**Exercise description:**
Starting at the line that contains "Faithfull diagonal cutting pliers.", write out every line to the end of the records below exactly, and leave out the pictures.
* * *
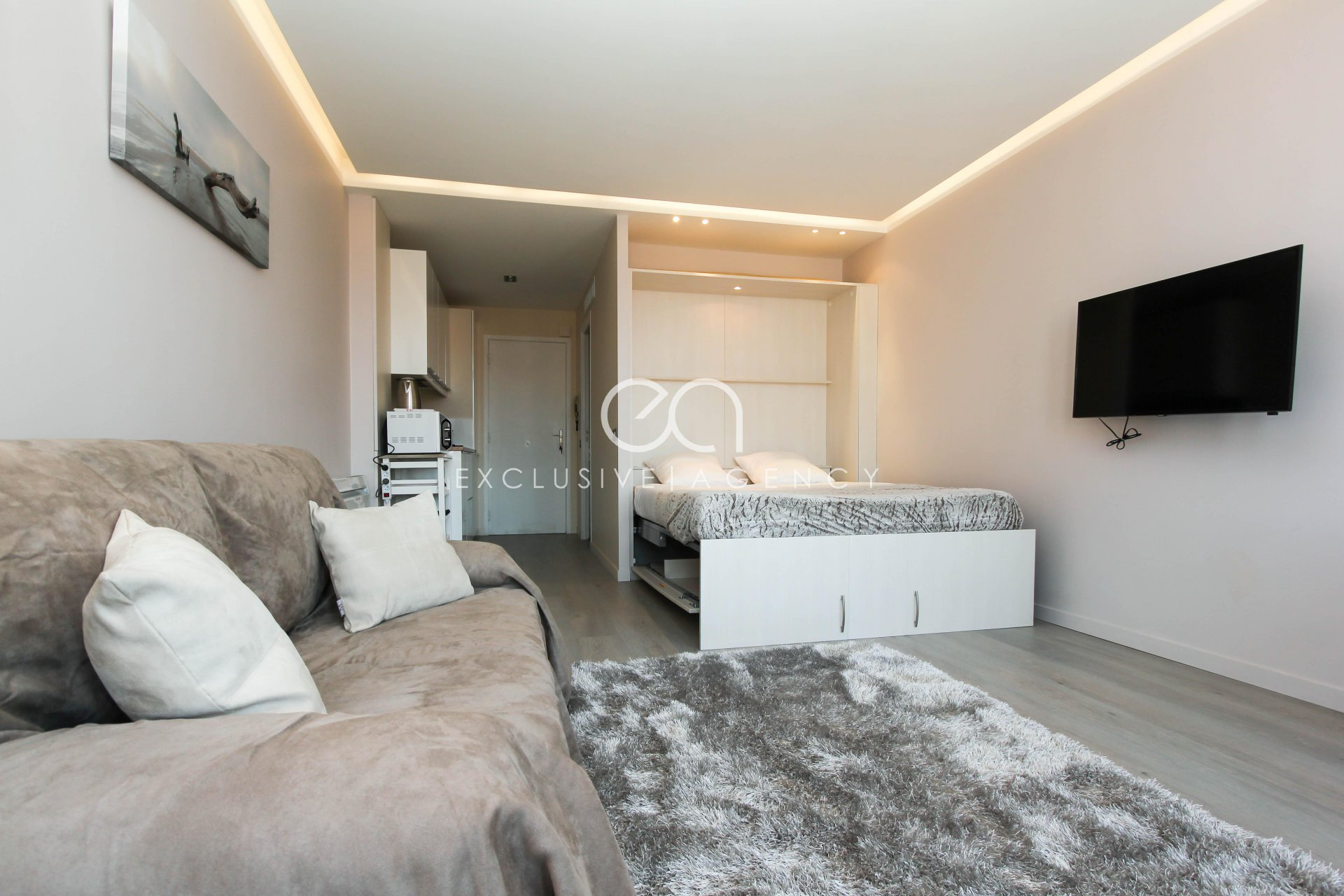 SEASONNAL RENTAL Cannes Grand Hotel 31sqm studio for 2 to 4 people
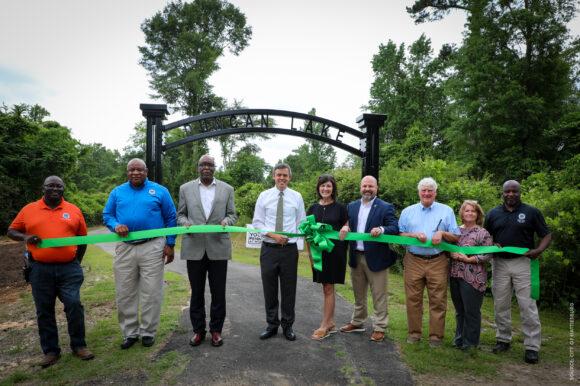 Hattiesburg Cuts Ribbon on Duncan Lake Trail Extension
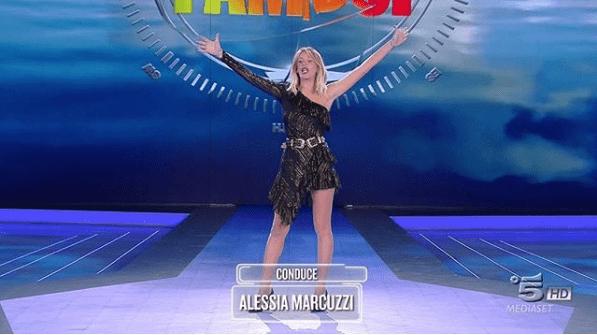 Alessia Marcuzzi difende L'isola dei famosi 13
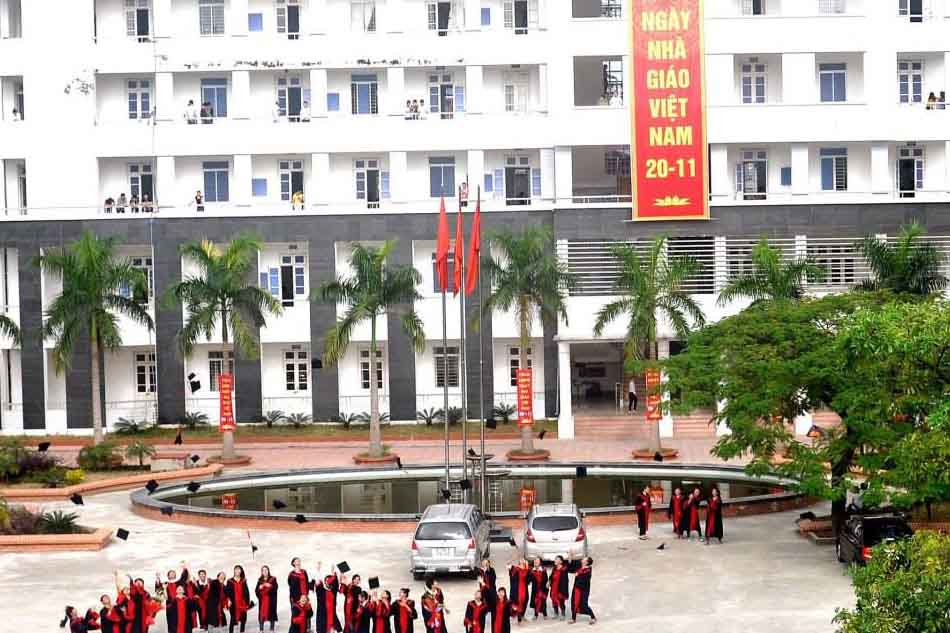 Khuôn viên Trường Cao đẳng Y Tế Hà Đông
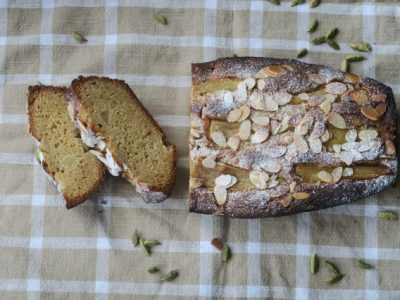 Pear and Cardamon Loaf Cake
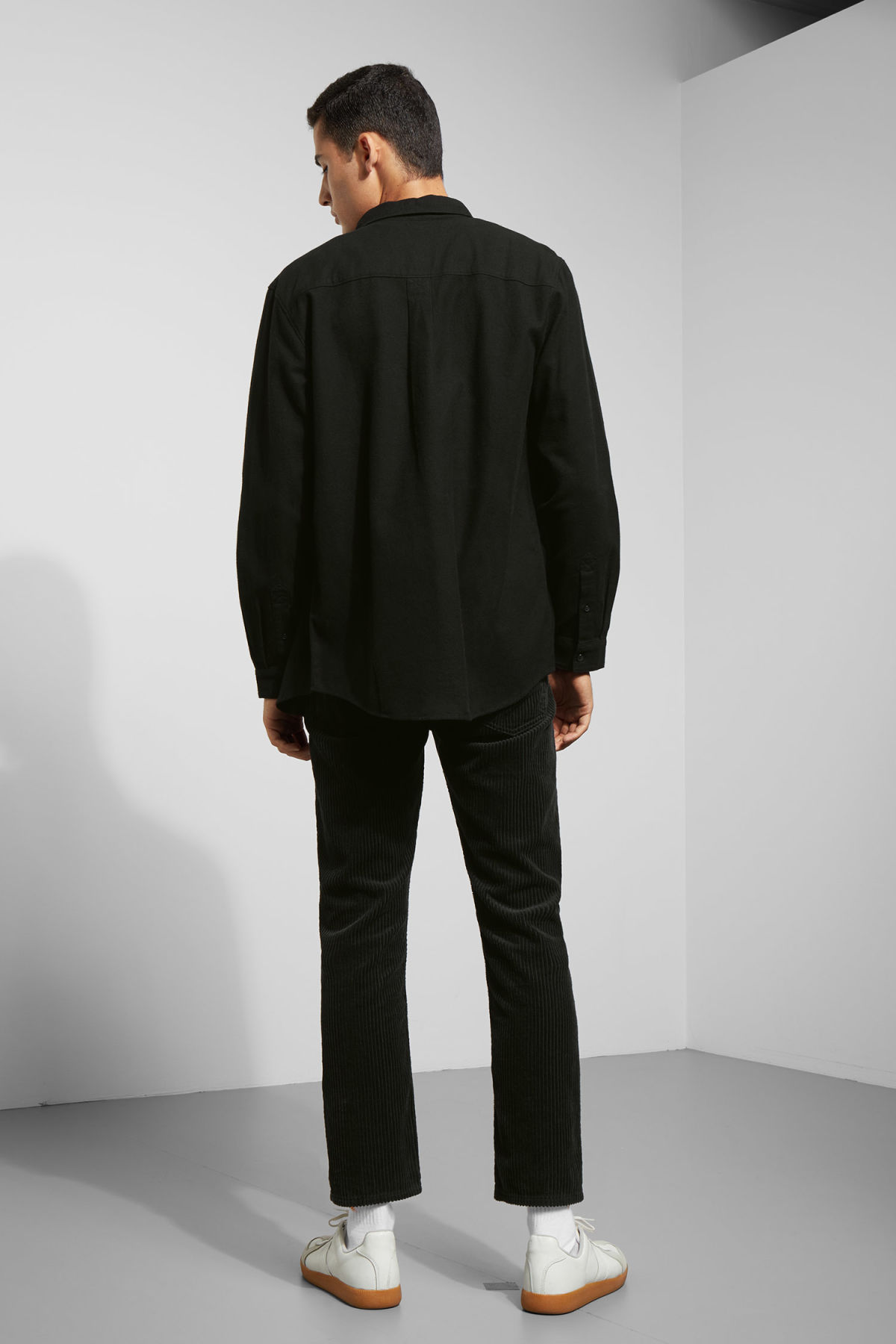 Model back image of Weekday seattle flanell shirt in black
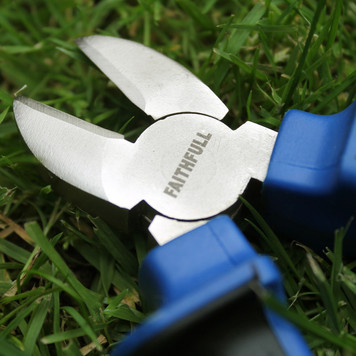 Faithfull diagonal cutting pliers.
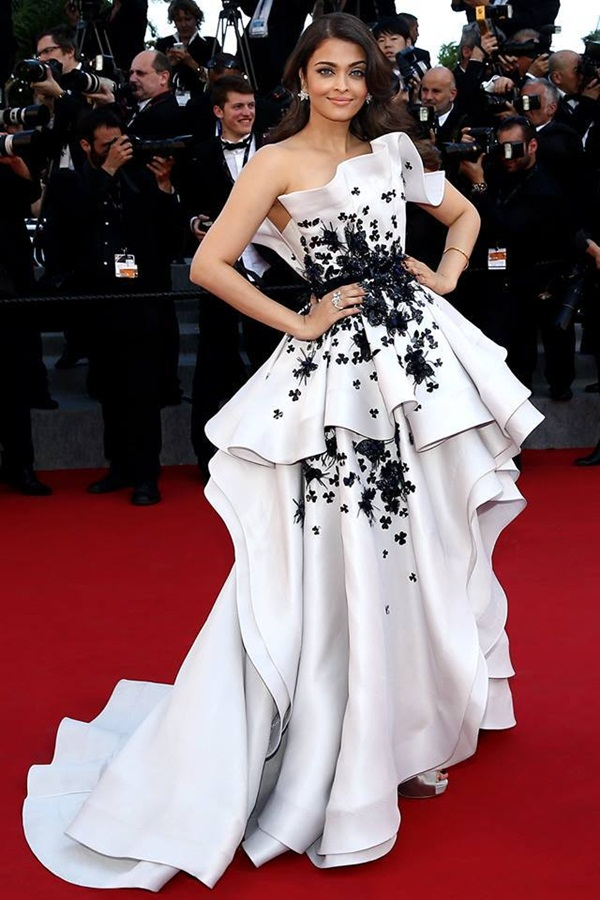aishwarya-rai-at-cannes-premiere-of-youth-2015- (2)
* * *
**Solution below:**
 Faithfull diagonal cutting pliers.
aishwarya-rai-at-cannes-premiere-of-youth-2015- (2)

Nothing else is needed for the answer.